Virtual DataPort provides support to obtain credentials from the AWS Secrets Manager using two types of modes:

  • Default Credential Provider. Connects with the Credentials Vault using the AWS default credential provider chain. No credentials are required by configuration.

  • Access Keys. Connects with the Credentials Vault using CyberArk using AWS access keys.

Default Credential Provider

This mode relies on AWS SDK the authentication following the AWS default credential provider chain.

No credentials are required by Virtual DataPort. Select Default Credential Provider as authentication.

Enabling AWS Secrets Manager Default Credential Provider

Access Keys

This mode requires AWS Keys for authenticating with the Credentials Vault.

Select Access Keys as authentication.

Enabling AWS Secrets Manager Access Keys

You have to provide the following data:

  • AWS access key id: this is the access key of the user.

  • AWS secret access key: this is the secret access key of the user.

  • AWS region: this is region where the secrets are defined.

Naming Convention for AWS Secrets Manager Secrets

AWS Secrets Manager supports creating Other type of secrets specifying the field names used for storing the information.
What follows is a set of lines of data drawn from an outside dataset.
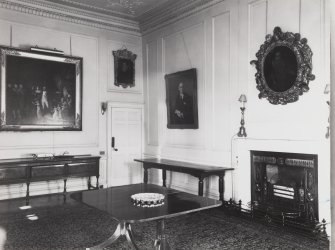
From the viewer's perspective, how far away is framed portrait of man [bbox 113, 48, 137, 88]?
8.10 metres

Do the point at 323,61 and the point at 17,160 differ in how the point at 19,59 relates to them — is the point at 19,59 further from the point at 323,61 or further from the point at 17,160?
the point at 323,61

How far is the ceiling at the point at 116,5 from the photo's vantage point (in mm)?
7129

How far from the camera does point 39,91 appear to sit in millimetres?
6914

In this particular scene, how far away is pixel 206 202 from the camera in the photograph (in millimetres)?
3512

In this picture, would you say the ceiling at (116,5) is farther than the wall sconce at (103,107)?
No

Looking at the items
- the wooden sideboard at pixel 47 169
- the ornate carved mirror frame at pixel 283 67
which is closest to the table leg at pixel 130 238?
the ornate carved mirror frame at pixel 283 67

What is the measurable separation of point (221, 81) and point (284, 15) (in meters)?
1.67

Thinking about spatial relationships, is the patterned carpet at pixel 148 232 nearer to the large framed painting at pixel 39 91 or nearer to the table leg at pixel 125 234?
the table leg at pixel 125 234

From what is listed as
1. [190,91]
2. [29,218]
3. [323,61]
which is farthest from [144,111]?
[323,61]

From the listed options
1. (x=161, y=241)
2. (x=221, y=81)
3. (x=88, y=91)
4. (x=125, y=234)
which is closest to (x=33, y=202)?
(x=88, y=91)

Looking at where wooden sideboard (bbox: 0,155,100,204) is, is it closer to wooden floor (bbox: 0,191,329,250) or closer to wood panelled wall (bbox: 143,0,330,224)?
wooden floor (bbox: 0,191,329,250)

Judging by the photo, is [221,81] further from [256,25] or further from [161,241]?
[161,241]

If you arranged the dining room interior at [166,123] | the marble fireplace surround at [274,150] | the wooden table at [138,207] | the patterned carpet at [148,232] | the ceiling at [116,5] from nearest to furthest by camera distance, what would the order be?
the wooden table at [138,207], the patterned carpet at [148,232], the dining room interior at [166,123], the marble fireplace surround at [274,150], the ceiling at [116,5]

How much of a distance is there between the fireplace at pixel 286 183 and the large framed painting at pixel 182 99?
1.81 m
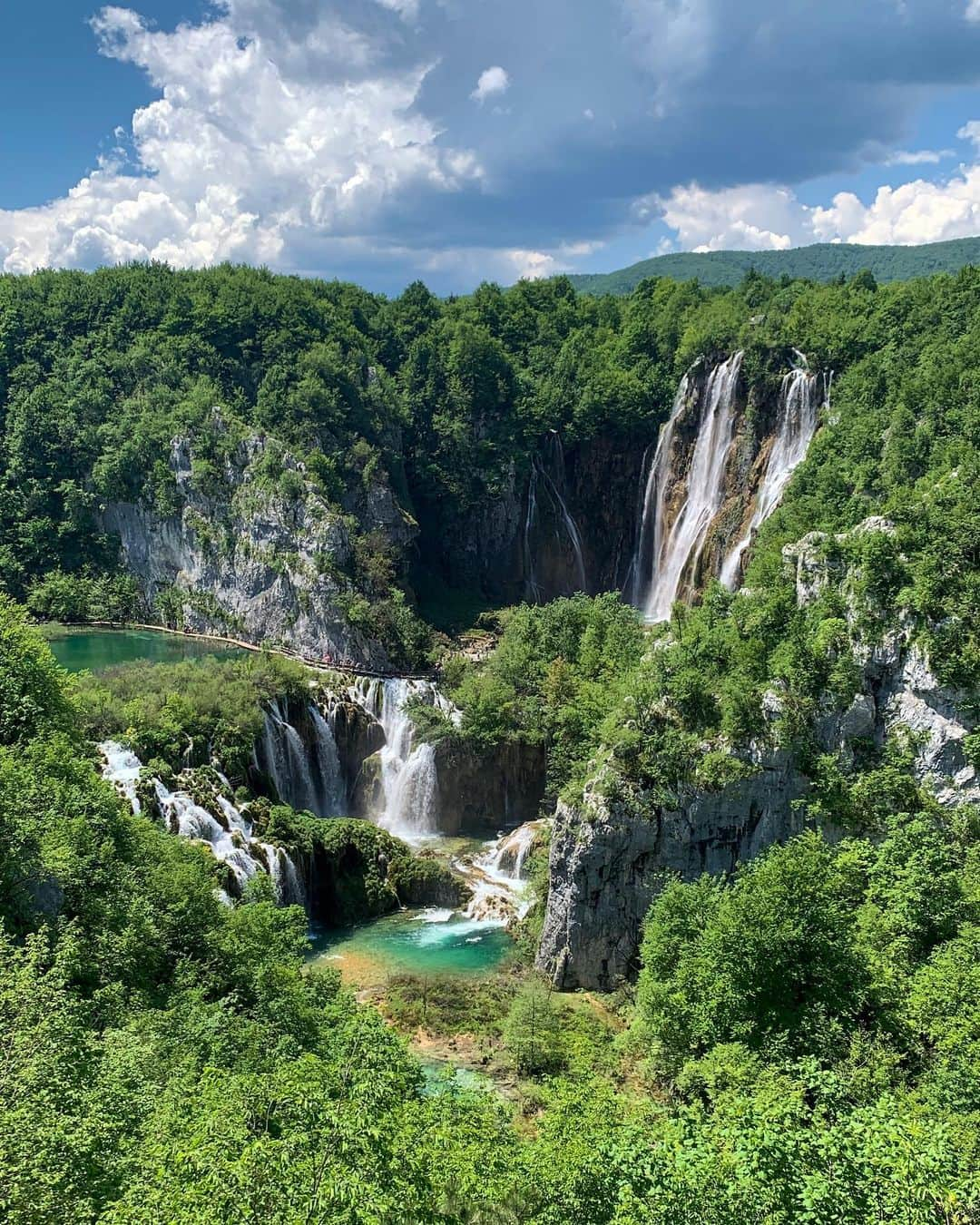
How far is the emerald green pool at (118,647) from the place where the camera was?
4694cm

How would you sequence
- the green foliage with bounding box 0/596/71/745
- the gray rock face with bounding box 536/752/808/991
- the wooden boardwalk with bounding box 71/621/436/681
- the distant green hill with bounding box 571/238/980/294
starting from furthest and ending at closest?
the distant green hill with bounding box 571/238/980/294 → the wooden boardwalk with bounding box 71/621/436/681 → the gray rock face with bounding box 536/752/808/991 → the green foliage with bounding box 0/596/71/745

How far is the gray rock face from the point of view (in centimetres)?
2428

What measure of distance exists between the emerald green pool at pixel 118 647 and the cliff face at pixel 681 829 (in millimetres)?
29387

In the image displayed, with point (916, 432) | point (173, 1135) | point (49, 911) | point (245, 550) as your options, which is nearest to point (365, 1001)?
point (49, 911)

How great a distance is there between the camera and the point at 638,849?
→ 80.4ft

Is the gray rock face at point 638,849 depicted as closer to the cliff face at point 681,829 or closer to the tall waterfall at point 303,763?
the cliff face at point 681,829

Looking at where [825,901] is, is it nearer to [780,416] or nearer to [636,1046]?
[636,1046]

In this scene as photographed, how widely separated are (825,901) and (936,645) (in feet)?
30.6

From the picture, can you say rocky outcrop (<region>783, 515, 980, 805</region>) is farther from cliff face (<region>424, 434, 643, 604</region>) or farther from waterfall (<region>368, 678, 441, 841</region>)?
cliff face (<region>424, 434, 643, 604</region>)

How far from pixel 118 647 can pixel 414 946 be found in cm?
3193

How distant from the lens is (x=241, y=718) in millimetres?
33281

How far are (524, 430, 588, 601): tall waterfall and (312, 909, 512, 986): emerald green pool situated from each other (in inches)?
1355

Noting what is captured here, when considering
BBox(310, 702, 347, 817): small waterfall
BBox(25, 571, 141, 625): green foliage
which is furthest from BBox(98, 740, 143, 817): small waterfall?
BBox(25, 571, 141, 625): green foliage

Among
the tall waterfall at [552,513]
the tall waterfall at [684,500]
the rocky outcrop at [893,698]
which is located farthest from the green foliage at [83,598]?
the rocky outcrop at [893,698]
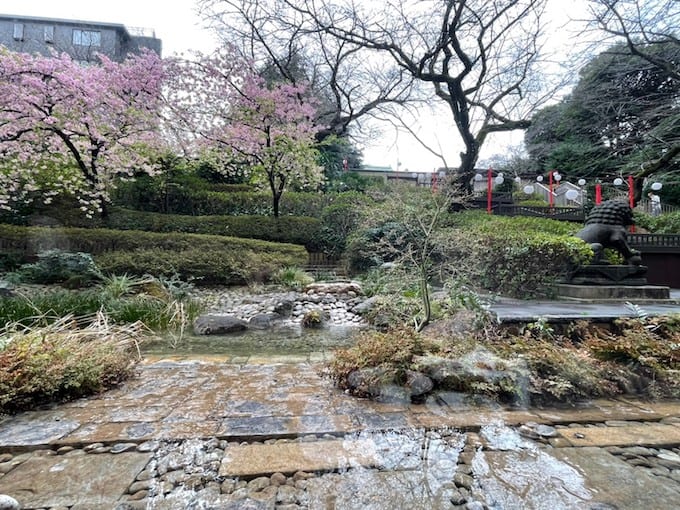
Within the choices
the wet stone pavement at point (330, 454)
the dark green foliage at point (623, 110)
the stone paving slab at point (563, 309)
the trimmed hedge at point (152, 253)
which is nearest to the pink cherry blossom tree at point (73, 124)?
the trimmed hedge at point (152, 253)

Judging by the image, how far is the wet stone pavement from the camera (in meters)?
1.36

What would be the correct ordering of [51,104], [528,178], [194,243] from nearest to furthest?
[51,104], [194,243], [528,178]

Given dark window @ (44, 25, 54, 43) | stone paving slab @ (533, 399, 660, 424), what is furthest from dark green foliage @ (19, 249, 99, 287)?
dark window @ (44, 25, 54, 43)

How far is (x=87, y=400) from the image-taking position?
7.56 feet

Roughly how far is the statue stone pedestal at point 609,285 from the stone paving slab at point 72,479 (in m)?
6.38

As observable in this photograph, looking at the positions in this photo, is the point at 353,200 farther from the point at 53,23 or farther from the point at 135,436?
the point at 53,23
For this type of secrets, Virtual DataPort expects the secrets to be created with these naming conventions:

  • User names: it is expected at a field named username.

  • Passwords: it is expected at a field named password.

  • AWS access keys: it is expected at a field named access_key.

  • AWS secret keys: it is expected at a field named secret_key.

For example, a secret with user/password credentials.

{
  "username": "my-user",
  "password": "my-password"
}

and a secret with AWS credentials.

{
  "access_key": "my-access-key",
  "secret_key": "my-secret-key"
}

Required Policies

Virtual DataPort accesses to AWS Secrets Manager through the AWS Systems Manager Parameter Store. So, policies attached to the AWS user used must grant, at least, READ access to both systems.

For example, the following two policies can be attached:

  • Default AWS policy AmazonSSMReadOnlyAccess.

  • A custom policy granting only read access to AWS Secrets Manager:

{
    "Version": "2012-10-17",
    "Statement": [
        {
            "Effect": "Allow",
            "Action": [
                "secretsmanager:GetSecretValue"
            ],
            "Resource": [
                "*"
            ]
        }
    ]
}

Note that there are a default AWS policy allowing READ/WRITE to Secrets Manager which it is also valid: SecretsManagerReadWrite.